La toilette mortuaire rituelle est l’un des éléments les plus importants du rite. Après la veillée traditionnelle le passage du défunt par la mosquée n’est pas une obligation et cette cérémonie est peu pratiquée. Tout enterrement – la crémation est interdite en raison de la foi dans la résurrection des corps – doit être réalisé dans les délais les plus brefs possible. Au cimetière, le cercueil est orienté vers la Mecque. L’imam prononce la prière funéraire, la seule prière musulmane dite debout. Les femmes et les enfants n’assistent pas à l’inhumation, mais se rendent le lendemain au cimetière. En principe, il n’y a pas de fleurs pour un enterrement musulman, mais elles ne sont pas interdites.

Cérémonies laïques:

elles peuvent être organisées partout, hors des édifices religieux. La grande majorité d’entre elles se tiennent dans les chapelles des centres funéraires qui sont ouvertes à tous, sans distinction de culte, de religion ou de croyance. Certaines familles et groupes d’amis préparent la cérémonie eux-mêmes ou avec l’aide des conseillers funéraires. Avant de faire ce choix, assurez-vous que vous avez l’énergie nécessaire, malgré votre chagrin. Ne présumez pas de vos forces. Si vous préférez un soutien «professionnel» pour mettre sur pied une cérémonie «sur mesure», vous pouvez faire appel à ceux que l’on appellera ici des spécialistes des nouvelles cérémonies. Ex-pasteurs, diplômés en théologie ou psychologues vous proposent leurs compétences à des coûts variables. L’Association des libres penseurs, mouvement plus que centenaire qui rassemble des athées, des agnostiques et des rationalistes, met aussi à votre disposition certains de ses membres qui vous aideront à préparer une cérémonie laïque et pourront y prendre la parole pour évoquer la vie et la personnalité du défunt. Qu’il y ait été ou non libre penseur. Dans les cérémonies qu’ils aident à organiser, ces bénévoles s’interdisent tout prosélytisme. En Suisse romande, ils interviennent par conviction et leurs services sont gratuits, contrairement à la pratique de leurs homologues alémaniques.

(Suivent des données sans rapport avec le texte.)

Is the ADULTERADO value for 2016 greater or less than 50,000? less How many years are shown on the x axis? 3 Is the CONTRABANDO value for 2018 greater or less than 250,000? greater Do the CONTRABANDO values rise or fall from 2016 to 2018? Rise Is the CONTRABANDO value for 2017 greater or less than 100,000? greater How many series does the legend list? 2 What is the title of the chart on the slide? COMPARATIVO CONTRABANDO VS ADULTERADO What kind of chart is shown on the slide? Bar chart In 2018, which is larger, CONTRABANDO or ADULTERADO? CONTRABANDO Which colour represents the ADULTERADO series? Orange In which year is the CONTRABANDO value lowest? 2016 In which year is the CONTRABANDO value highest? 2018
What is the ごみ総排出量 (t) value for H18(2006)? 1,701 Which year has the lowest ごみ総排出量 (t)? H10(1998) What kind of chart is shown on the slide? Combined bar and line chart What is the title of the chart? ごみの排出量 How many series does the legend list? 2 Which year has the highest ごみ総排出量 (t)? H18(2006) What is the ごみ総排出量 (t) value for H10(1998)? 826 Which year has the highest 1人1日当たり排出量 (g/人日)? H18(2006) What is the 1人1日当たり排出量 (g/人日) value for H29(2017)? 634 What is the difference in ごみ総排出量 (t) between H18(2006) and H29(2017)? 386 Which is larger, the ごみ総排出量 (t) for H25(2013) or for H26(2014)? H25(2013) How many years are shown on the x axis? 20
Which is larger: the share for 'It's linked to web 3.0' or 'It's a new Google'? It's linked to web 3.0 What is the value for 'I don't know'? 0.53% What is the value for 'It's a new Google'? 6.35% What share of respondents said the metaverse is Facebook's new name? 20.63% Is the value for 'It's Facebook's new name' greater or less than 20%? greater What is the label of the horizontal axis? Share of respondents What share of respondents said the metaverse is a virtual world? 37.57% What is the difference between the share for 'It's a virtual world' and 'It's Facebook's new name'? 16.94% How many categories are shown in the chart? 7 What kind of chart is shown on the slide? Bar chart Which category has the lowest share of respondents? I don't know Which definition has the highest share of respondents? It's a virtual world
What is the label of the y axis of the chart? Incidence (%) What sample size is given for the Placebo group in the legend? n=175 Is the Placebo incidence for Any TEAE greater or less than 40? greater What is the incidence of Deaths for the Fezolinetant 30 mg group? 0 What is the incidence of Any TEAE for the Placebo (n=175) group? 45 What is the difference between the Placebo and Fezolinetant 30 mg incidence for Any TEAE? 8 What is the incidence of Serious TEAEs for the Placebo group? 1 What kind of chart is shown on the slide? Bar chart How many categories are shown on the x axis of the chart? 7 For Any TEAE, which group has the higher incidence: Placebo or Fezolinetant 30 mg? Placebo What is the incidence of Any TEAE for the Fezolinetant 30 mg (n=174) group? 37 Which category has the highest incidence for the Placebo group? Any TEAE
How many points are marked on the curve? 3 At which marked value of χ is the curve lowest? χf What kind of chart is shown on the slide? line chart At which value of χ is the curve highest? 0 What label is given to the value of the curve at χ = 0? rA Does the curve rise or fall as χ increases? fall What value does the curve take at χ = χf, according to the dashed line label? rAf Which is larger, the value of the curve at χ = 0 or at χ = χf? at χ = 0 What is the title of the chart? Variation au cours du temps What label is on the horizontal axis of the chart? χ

Libre Pensée Genève : 022/756.40.49

Libre Pensée vaudoise : 026/660.46.78

Estimer le coût des obsèques

Un décès est une épreuve, il a aussi un coût financier. Voici les principales dépenses auxquelles vous devrez faire face.

Pompes funèbres.

Pour des prestations de base payantes, vous devrez débourser plusieurs milliers de francs selon les prestations demandées.

Annonces mortuaires

: (voir nos tarifs) et/ou faire-part à envoyer.

Fleurs.

Compter en général au moins 250 francs pour une couronne, 150 francs pour une gerbe.

Verrée

et/ou repas à l’issue de la cérémonie.